— begin Provided data —
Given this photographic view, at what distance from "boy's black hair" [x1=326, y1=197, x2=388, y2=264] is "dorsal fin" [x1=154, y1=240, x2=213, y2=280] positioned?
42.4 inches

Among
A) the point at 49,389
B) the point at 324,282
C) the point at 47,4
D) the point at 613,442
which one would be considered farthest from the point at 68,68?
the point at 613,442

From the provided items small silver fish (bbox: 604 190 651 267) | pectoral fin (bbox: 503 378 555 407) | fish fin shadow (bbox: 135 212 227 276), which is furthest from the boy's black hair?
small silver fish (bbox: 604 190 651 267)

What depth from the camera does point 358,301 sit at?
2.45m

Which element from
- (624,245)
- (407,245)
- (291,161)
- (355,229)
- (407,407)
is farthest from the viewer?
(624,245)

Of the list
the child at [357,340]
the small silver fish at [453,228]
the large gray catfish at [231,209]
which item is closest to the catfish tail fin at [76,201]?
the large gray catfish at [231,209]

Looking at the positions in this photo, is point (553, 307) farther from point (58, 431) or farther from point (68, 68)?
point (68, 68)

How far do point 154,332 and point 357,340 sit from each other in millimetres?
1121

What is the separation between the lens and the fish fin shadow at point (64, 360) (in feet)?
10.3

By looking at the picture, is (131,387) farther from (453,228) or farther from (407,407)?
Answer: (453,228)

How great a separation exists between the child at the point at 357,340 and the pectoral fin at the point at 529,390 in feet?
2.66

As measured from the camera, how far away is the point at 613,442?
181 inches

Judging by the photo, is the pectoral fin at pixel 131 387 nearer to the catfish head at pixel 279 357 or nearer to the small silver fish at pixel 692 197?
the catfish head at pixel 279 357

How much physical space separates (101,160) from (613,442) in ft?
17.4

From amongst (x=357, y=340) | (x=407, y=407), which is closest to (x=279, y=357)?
— end Provided data —
* **Aim of the task**:
Print all of the records above once more, word for word, with every line unchanged.

* **Correct answer**:
Given this photographic view, at what distance from "boy's black hair" [x1=326, y1=197, x2=388, y2=264] is "dorsal fin" [x1=154, y1=240, x2=213, y2=280] positioned?
42.4 inches

Among
A) the point at 49,389
B) the point at 324,282
C) the point at 47,4
D) the point at 613,442
which one would be considered farthest from the point at 68,68?
the point at 613,442

From the provided items small silver fish (bbox: 604 190 651 267) | pectoral fin (bbox: 503 378 555 407) | fish fin shadow (bbox: 135 212 227 276), which is furthest from the boy's black hair?
small silver fish (bbox: 604 190 651 267)

What depth from the camera does point 358,301 sit at?
2.45m

Which element from
- (624,245)
- (407,245)
- (291,161)
- (355,229)
- (407,407)
is farthest from the viewer?
(624,245)

Of the list
the child at [357,340]
the small silver fish at [453,228]
the large gray catfish at [231,209]
which item is closest to the catfish tail fin at [76,201]?
the large gray catfish at [231,209]

Looking at the positions in this photo, is point (553, 307) farther from point (58, 431) or farther from point (68, 68)?
point (68, 68)

How far do point 154,332 and point 357,340 sit from each other in millimetres?
1121

What is the separation between the lens and the fish fin shadow at point (64, 360) (in feet)?
10.3

By looking at the picture, is (131,387) farther from (453,228) or farther from (407,407)?
Answer: (453,228)

How great a separation exists between the child at the point at 357,340 and the pectoral fin at the point at 529,390 in feet?
2.66

As measured from the camera, how far away is the point at 613,442?
181 inches

Judging by the photo, is the pectoral fin at pixel 131 387 nearer to the catfish head at pixel 279 357 or nearer to the small silver fish at pixel 692 197?
the catfish head at pixel 279 357

How much physical space separates (101,160) from (613,442) in ft?
17.4

From amongst (x=357, y=340) | (x=407, y=407), which is closest to (x=279, y=357)?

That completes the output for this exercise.